[Spatial questions based on pictures]
--- start ---
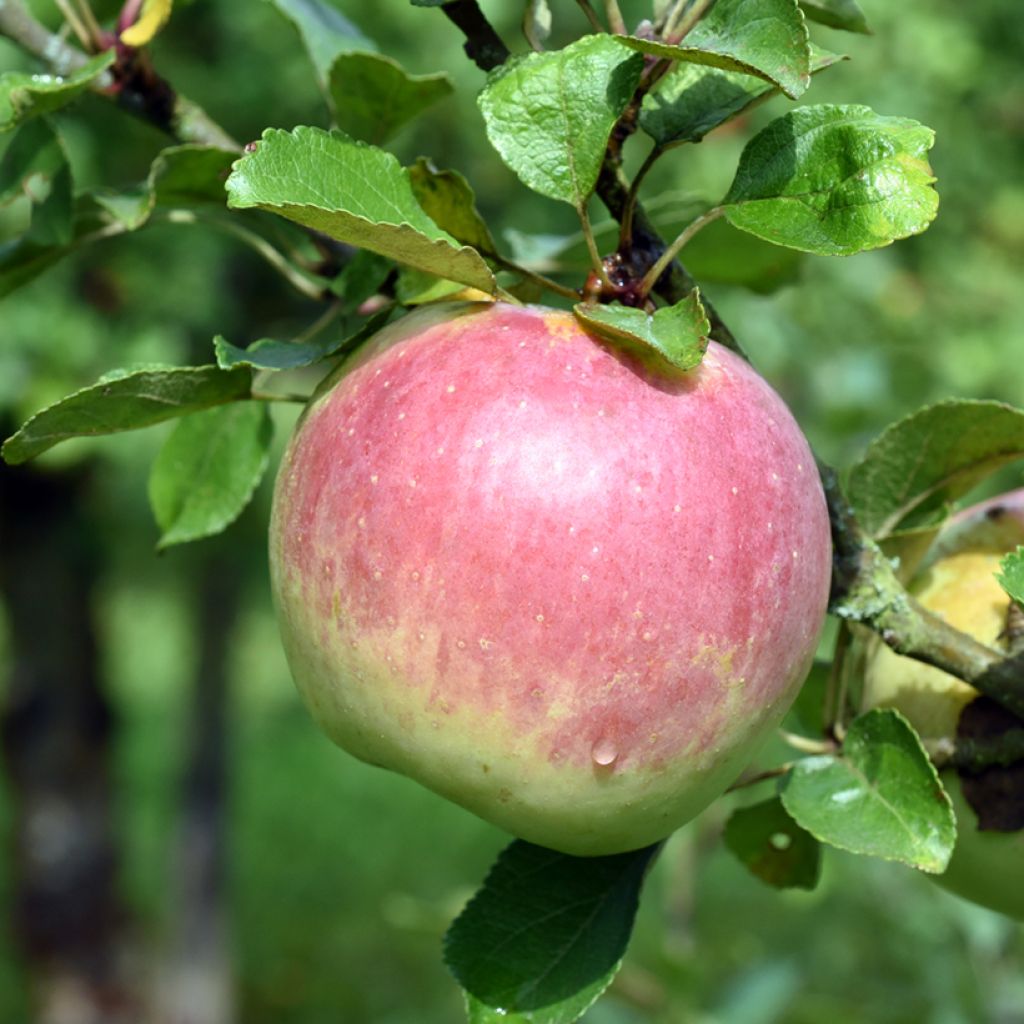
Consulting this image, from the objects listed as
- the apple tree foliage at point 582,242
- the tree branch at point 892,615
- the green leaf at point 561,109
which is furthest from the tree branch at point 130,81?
the tree branch at point 892,615

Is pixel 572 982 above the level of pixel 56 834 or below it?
above

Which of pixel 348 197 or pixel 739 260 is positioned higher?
pixel 348 197

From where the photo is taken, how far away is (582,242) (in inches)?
32.6

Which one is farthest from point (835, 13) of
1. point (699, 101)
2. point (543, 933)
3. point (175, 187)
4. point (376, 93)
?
point (543, 933)

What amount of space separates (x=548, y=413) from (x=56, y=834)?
10.9 ft

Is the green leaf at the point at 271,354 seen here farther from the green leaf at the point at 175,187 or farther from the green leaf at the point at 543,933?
the green leaf at the point at 543,933

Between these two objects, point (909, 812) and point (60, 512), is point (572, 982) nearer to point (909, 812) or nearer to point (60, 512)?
point (909, 812)

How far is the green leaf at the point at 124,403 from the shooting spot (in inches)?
22.4

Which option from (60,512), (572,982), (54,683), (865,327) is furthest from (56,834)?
(572,982)

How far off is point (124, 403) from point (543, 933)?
32cm

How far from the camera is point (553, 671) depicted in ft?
1.69

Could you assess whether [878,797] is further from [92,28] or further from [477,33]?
[92,28]

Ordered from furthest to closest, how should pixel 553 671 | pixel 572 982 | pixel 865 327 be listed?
pixel 865 327
pixel 572 982
pixel 553 671

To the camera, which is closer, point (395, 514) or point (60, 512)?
point (395, 514)
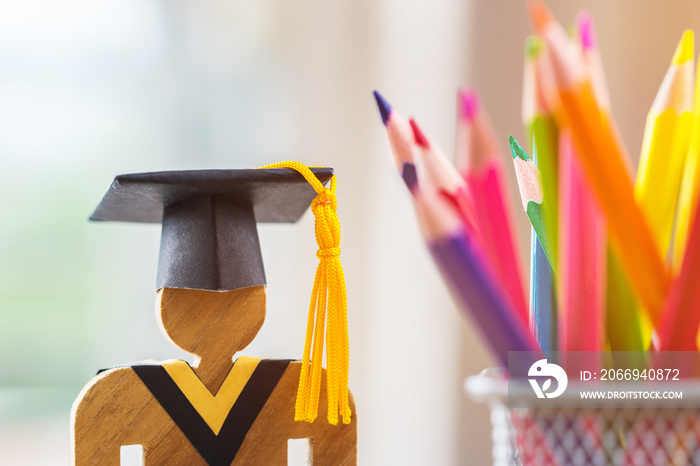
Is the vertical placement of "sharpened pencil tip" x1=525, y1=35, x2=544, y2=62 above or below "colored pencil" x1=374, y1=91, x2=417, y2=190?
above

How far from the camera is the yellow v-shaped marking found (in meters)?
0.44

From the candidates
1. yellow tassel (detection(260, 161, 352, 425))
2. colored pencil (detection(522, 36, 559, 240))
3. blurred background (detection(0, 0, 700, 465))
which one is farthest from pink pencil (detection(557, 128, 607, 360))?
blurred background (detection(0, 0, 700, 465))

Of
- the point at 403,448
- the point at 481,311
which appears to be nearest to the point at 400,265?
the point at 403,448

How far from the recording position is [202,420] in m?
0.44

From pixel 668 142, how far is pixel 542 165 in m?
0.07

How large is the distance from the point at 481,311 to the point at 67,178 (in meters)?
0.53

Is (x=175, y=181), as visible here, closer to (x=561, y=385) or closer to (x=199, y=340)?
(x=199, y=340)

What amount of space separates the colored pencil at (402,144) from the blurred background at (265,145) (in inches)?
16.5

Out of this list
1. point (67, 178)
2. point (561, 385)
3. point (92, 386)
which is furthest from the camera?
point (67, 178)

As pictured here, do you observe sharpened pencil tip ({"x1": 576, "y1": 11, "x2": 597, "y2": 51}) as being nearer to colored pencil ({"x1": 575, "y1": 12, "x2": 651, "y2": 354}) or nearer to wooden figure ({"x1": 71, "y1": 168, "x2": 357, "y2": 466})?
colored pencil ({"x1": 575, "y1": 12, "x2": 651, "y2": 354})

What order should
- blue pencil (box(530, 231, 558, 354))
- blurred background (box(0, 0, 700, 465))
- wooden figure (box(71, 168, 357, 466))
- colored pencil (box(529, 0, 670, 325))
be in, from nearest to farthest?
colored pencil (box(529, 0, 670, 325)) → blue pencil (box(530, 231, 558, 354)) → wooden figure (box(71, 168, 357, 466)) → blurred background (box(0, 0, 700, 465))

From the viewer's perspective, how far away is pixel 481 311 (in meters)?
0.23

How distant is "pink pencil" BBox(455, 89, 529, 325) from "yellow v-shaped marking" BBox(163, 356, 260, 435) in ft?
0.86
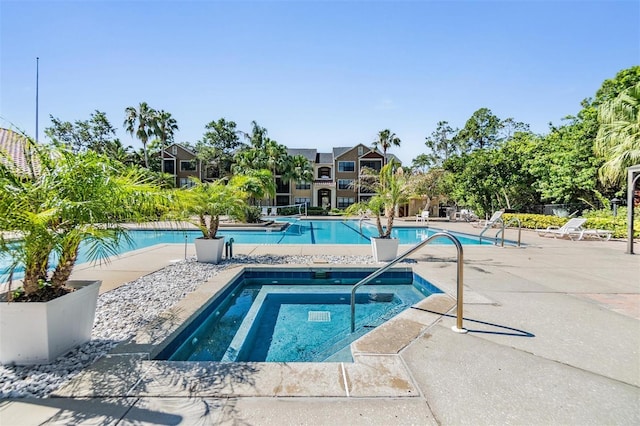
--- end ---
# WHAT IS BEING ASKED
State how many of the lines above contain the word "camera". Give only the number.

# WORKED SOLUTION
4